The recent fire in Oakland consumed the lives of 36 people last week. It occurred during a late-night rave at the warehouse, which was also home to an “artist collective” commune nicknamed the Oakland Ghost Ship. The sprawling structure was a disaster waiting to happen, littered with flammable junk. Its manager, Derick Almena, had by many accounts not taken the necessary precautions to prevent the blaze.
In the wake of the tragedy, the official City of Oakland Twitter account has been releasing the identities of the victims. Normally, those on social media would take to simply commemorating the lives of those lost, but city officials are now receiving a barrage of anger for using the victims’ legal names rather than their preferred monikers, some of whom were transgender or identify as “genderqueer.”

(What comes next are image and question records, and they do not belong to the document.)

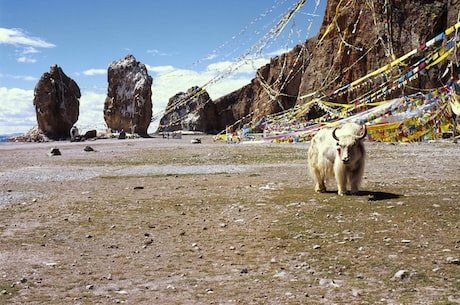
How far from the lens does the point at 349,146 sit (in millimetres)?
10102

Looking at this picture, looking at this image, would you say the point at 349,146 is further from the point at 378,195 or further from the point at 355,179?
the point at 378,195

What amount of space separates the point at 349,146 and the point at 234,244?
13.5ft

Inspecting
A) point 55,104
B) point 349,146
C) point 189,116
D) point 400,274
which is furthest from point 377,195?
point 189,116

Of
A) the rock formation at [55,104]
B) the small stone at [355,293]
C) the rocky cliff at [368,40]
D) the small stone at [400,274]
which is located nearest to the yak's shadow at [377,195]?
the small stone at [400,274]

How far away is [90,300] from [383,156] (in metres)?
17.5

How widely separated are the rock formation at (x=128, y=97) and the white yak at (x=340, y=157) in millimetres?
64808

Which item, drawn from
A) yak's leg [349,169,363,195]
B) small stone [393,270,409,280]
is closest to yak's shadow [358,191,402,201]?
yak's leg [349,169,363,195]

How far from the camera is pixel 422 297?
15.1 ft

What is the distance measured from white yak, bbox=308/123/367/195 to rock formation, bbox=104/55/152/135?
213ft

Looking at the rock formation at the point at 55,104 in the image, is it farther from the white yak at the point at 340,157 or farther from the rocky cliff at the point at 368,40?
the white yak at the point at 340,157

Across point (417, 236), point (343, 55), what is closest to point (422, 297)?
point (417, 236)

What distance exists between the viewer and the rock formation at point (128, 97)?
74938mm

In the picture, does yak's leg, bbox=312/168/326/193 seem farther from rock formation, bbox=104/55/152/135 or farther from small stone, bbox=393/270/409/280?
rock formation, bbox=104/55/152/135

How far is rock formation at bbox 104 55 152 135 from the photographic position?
246 ft
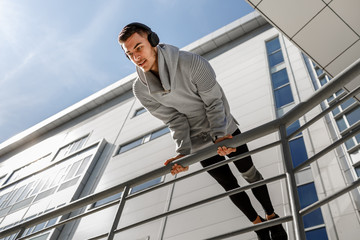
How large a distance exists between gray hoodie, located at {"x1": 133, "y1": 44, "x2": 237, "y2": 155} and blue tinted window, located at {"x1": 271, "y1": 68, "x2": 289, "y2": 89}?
25.1ft

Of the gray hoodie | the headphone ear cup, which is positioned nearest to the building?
the gray hoodie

GLAAD released a statement regarding the issue, urging officials to refer to the victims by their preferred pronouns and chosen names during the time of their death. “If how the person identified is not known, use the pronoun consistent with how the person lived publicly,” it begins. “All transgender people should be treated as though they have changed their name legally to their chosen name.”
However, it adds that “many transgender people are only able to live as their authentic gender some of the time. In these cases, you should still listen to the friends who did know about the victim’s trans identity and respect the way a victim identified at the time of the incident.”
Eliza Wicks-Frank, a partner of one of the victims, is upset at city officials for not using the preferred name of a transgender woman named Feral Pines. Speaking to the San Francisco Chronicle, Wicks-Frank, who uses gender-neutral pronouns, described their act of “deadnaming” as “alien” and “infuriating.”
In the parlance of the scene, “deadnaming” is the practice of referring to someone by their legal name rather than what they choose to go by.
“The impact that this lack of dignity and awareness has on the community of trans people who are alive right now is it tells them that their fight is irrelevant, that they’re going to be disrespected regardless of how they fight to live their lives,” Wicks-Frank said.
Another friend of the victims, Scout Wolfcave, told The Guardian that she was upset with the authorities and the media for using incorrect pronouns in their reports.
Many of the victims, who had not updated their legal documentation to reflect their chosen names and pronouns, were referenced by the authorities in the only way that made it possible to identify them.